Teks Pilihan ::
⁂

Oleh : Prof Firman Noor, Peneliti Ahli Utama, Pusat Riset Politik BRIN
REPUBLIKA.CO.ID, JAKARTA -- Partai Keadilan Sejahtera (PKS) merupakan salah satu ikon kehidupan politik nasional dari Era Reformasi. PKS merupakan salah satu semangat perubahan dalam kungkungan kelam dan sesak dari rezim lama bernama Orde Baru, ketika pengkultusan terhadap Soeharto dan otoritarianisme sedemikian menggejala di segenap aspek kehidupan. Dalam makna antitesis terhadap tendensi otoritarianisme dan pengkultusan Soeharto itu, PKS menjadi harapan baru, khususnya terhadap sistem politik usang Orde Baru, yang kerap disebut sebagai Mataram II. Sehingga sejak kehadirannya, PKS sejatinya tidak saja lahir dari kebaruan semangat Reformasi itu sendiri, namun pula turut mewarnai dan memberikan aksentuasi di dalamnya.
Terkait dengan kiprahnya itu, salah satu hal yang selama ini dicermati secara empiris oleh banyak kalangan adalah terkait dengan bagaimana partai ini mampu menjaga aspek pelembagaannya dengan sungguh-sungguh. Beberapa kajian lama maupun terbaru memperlihatkan itu. Analisis yang dilakukan oleh Dirk Tomsa (2008) maupun Firman Noor (2025), misalnya, memperlihatkan adanya konsistensi partai dalam menjalankan pelembagaan dengan baik. Hasil studi kuantitatif yang dilakukan oleh Tim Partai Politik, Pusat Riset Politik BRIN (2024) juga memperlihatkan kesimpulan yang sama, bahkan menempatkan PKS sebagai partai dengan partai dengan skor pelembagaan partai terbaik di Indonesia saat ini.
Salah satu hal yang paling monumental dalam soal pelembagaan itu adalah bagaimana partai ini mampu menempatkan prosedur di atas figur. Berbeda dengan partai-partai lain yang mengalami sindrom “one man show” atau dalam istilah teoritisnya mengalami “personalized party” (partai yang dipersonalisasikan oleh pimpinan dan atau elite) PKS hingga sejauh ini mampu dengan baik menghindarinya. Terdapat beberapa momen dalam PKS yang memperlihatkan bagaimana tokoh-tokoh besar dan berpengaruh sekalipun dalam partai ini harus berkompromi dengan berbagai pihak. Mereka menyadari bahwa situasi internal partai demikian khas sehingga titah atau fatwa individu saja tidak berarti banyak dalam memutuskan kebijakan partai, termasuk dalam menjalankan kehidupan partai sehari-hari.

⁂

Petikan Catatan ::

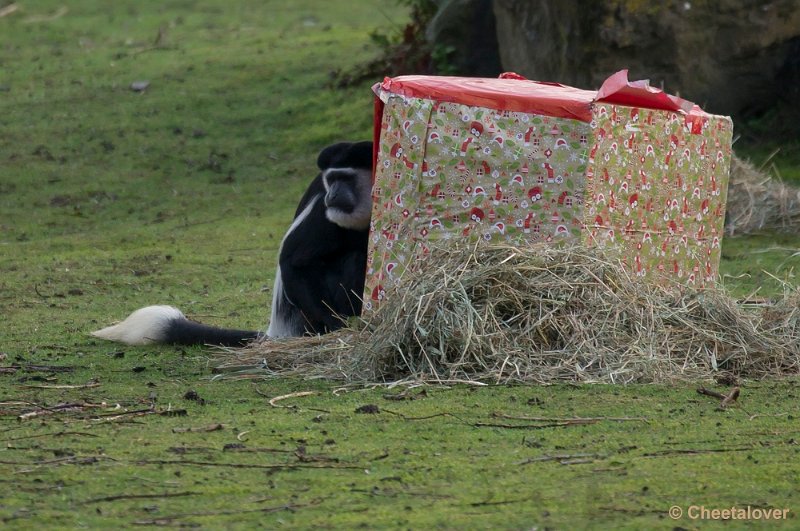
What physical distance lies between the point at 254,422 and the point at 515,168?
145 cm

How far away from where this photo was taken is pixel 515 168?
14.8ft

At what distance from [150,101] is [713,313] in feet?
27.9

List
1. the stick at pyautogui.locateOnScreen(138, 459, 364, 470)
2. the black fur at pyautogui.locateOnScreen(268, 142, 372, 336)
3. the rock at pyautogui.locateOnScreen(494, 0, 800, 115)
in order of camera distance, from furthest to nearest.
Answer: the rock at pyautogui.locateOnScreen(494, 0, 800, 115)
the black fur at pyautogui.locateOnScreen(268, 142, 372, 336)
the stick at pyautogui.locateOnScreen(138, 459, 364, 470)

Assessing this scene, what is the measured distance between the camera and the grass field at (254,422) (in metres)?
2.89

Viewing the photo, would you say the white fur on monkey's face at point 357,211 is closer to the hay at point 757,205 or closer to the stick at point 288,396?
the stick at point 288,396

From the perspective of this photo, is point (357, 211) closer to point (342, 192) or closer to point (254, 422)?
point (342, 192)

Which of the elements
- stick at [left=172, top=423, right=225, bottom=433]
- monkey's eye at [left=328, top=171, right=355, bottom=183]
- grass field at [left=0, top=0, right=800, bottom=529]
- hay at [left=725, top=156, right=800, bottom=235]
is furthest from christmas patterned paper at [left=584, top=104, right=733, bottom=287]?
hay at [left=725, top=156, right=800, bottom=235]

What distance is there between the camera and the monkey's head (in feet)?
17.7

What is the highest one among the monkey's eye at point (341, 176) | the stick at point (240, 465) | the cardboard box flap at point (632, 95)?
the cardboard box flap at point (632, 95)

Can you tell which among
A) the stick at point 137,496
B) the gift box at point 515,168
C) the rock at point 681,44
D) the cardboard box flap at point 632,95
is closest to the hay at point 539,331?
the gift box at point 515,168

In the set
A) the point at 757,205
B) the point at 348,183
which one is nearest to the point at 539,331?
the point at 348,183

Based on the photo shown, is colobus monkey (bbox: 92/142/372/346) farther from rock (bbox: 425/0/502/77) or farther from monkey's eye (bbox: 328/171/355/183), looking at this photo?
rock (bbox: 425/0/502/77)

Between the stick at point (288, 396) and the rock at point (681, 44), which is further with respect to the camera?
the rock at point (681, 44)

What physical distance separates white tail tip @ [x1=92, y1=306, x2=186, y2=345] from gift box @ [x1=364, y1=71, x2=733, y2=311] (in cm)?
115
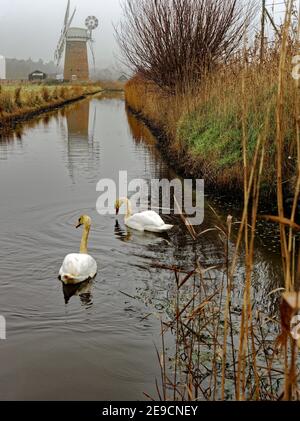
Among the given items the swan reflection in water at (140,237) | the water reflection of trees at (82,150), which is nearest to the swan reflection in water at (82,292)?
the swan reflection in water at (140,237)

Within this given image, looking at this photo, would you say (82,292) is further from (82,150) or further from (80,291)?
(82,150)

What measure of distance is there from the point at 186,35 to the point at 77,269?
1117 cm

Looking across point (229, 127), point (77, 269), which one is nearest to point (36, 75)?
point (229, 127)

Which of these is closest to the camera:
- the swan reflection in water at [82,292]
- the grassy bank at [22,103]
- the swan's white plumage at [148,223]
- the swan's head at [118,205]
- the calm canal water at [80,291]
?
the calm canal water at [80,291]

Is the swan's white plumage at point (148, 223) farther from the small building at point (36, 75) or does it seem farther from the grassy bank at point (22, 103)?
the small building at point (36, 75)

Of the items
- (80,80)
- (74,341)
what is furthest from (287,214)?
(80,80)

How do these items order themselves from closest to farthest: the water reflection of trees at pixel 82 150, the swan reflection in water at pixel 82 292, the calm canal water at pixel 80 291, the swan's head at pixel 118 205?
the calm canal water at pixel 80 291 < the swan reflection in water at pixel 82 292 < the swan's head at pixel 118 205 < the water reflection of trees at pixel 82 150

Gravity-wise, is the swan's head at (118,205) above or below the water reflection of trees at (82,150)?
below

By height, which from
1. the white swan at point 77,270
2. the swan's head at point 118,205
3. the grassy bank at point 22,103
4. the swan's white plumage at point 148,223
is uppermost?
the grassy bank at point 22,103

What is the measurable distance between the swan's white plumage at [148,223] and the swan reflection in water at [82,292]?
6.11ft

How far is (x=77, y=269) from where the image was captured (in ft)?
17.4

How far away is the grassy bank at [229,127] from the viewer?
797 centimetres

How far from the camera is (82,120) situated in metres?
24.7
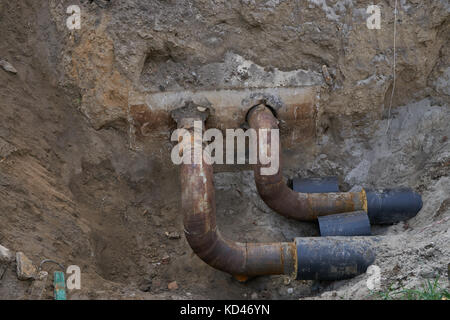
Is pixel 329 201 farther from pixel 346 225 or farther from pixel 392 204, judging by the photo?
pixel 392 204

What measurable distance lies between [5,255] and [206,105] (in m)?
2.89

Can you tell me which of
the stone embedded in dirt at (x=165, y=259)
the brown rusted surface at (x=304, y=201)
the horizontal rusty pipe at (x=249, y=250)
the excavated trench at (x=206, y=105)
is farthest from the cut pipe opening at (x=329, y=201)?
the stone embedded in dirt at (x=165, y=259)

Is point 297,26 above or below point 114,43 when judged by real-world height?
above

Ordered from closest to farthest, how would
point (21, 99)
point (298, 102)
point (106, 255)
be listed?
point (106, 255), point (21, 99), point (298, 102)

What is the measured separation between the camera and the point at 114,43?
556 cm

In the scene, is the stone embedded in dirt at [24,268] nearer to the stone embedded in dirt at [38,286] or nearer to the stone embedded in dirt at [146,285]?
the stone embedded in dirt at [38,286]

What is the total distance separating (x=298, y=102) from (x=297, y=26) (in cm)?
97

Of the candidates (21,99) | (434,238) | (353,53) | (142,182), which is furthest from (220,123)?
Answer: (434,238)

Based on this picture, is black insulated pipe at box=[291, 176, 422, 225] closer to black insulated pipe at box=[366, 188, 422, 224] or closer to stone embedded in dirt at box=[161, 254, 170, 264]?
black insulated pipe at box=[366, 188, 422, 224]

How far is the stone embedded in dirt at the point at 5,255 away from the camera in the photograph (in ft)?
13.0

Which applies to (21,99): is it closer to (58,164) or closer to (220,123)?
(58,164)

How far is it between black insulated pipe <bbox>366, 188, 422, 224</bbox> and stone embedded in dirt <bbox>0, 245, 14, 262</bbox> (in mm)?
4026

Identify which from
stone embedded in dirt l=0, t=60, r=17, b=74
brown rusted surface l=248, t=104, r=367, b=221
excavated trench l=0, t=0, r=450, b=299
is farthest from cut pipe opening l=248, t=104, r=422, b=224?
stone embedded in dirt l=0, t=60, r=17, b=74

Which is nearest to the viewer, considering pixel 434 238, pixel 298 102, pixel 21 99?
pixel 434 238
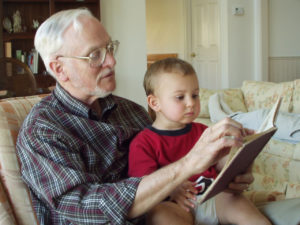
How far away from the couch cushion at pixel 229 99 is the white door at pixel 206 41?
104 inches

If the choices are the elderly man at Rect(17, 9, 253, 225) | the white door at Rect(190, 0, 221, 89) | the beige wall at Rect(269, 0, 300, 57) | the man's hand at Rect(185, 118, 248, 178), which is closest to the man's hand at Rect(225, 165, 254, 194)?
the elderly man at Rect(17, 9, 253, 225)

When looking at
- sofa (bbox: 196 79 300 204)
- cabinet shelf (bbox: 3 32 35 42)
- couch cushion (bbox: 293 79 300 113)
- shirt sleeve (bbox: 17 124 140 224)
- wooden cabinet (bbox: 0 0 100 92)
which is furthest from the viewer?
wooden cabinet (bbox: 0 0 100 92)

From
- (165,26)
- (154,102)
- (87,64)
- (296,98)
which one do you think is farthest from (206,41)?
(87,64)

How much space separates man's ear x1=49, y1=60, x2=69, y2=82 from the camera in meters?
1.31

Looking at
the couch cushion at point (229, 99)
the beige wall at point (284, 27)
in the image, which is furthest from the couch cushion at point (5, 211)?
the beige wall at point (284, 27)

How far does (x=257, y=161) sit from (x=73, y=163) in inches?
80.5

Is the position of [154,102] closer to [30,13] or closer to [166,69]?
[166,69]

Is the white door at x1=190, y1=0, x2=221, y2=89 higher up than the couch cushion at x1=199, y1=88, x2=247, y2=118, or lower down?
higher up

⁂

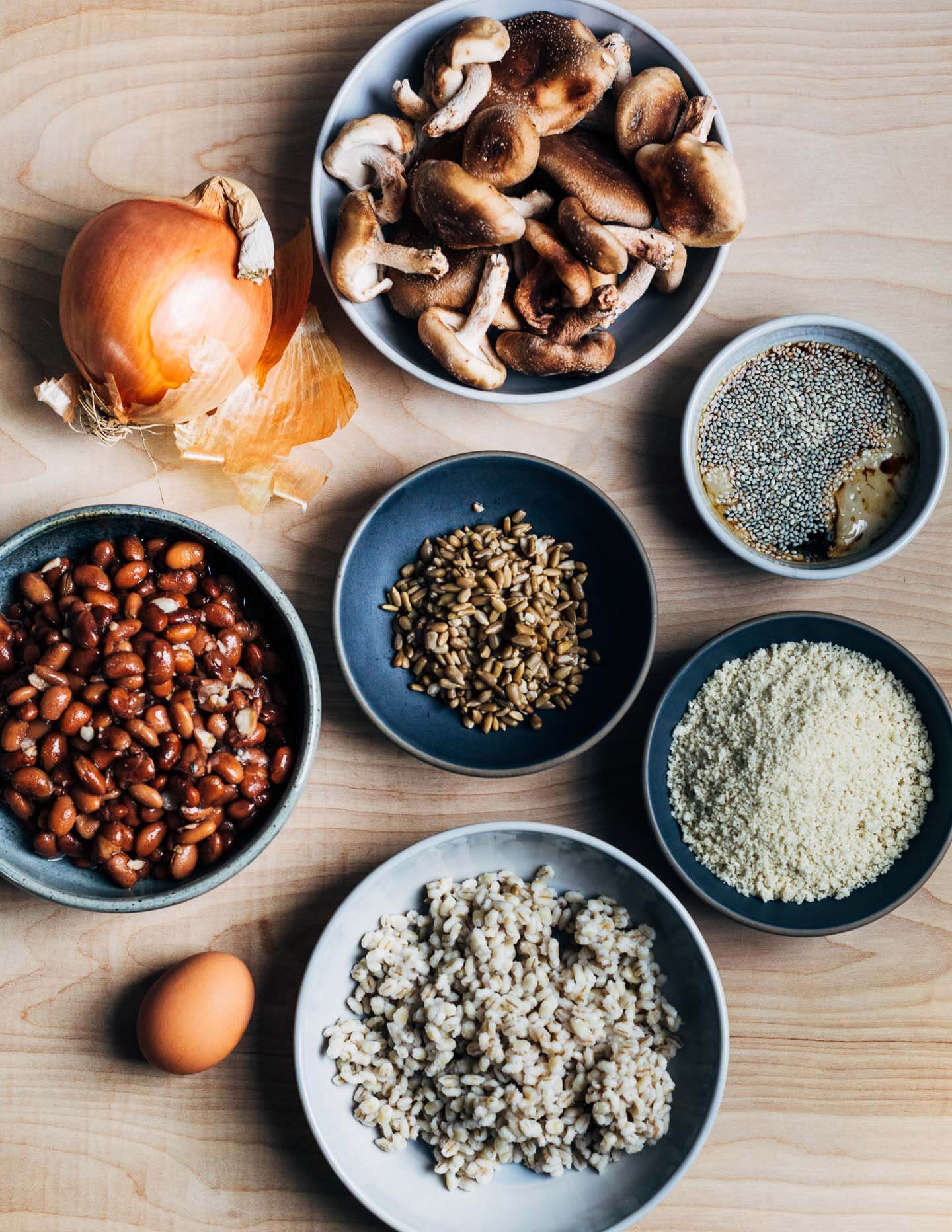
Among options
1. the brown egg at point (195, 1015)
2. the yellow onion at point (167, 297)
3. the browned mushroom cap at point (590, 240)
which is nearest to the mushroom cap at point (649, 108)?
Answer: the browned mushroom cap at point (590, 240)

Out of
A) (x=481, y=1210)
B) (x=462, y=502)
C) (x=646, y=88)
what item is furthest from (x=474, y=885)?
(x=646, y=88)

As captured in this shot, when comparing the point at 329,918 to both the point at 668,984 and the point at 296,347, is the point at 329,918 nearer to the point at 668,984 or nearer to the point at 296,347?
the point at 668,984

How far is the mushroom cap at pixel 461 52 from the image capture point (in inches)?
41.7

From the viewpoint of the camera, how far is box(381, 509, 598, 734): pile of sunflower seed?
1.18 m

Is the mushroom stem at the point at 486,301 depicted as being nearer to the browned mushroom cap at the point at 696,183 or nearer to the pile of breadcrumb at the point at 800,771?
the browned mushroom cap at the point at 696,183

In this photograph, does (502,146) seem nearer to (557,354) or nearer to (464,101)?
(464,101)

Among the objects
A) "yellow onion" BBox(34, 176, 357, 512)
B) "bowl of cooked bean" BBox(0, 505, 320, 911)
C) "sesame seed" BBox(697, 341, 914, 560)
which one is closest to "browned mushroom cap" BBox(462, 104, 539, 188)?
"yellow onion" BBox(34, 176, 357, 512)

⁂

Yang Dikerjakan :: Menurut teks tentang PKS, sistem politik usang Orde Baru kerap disebut sebagai apa?

Jawaban Latihan :: Mataram II.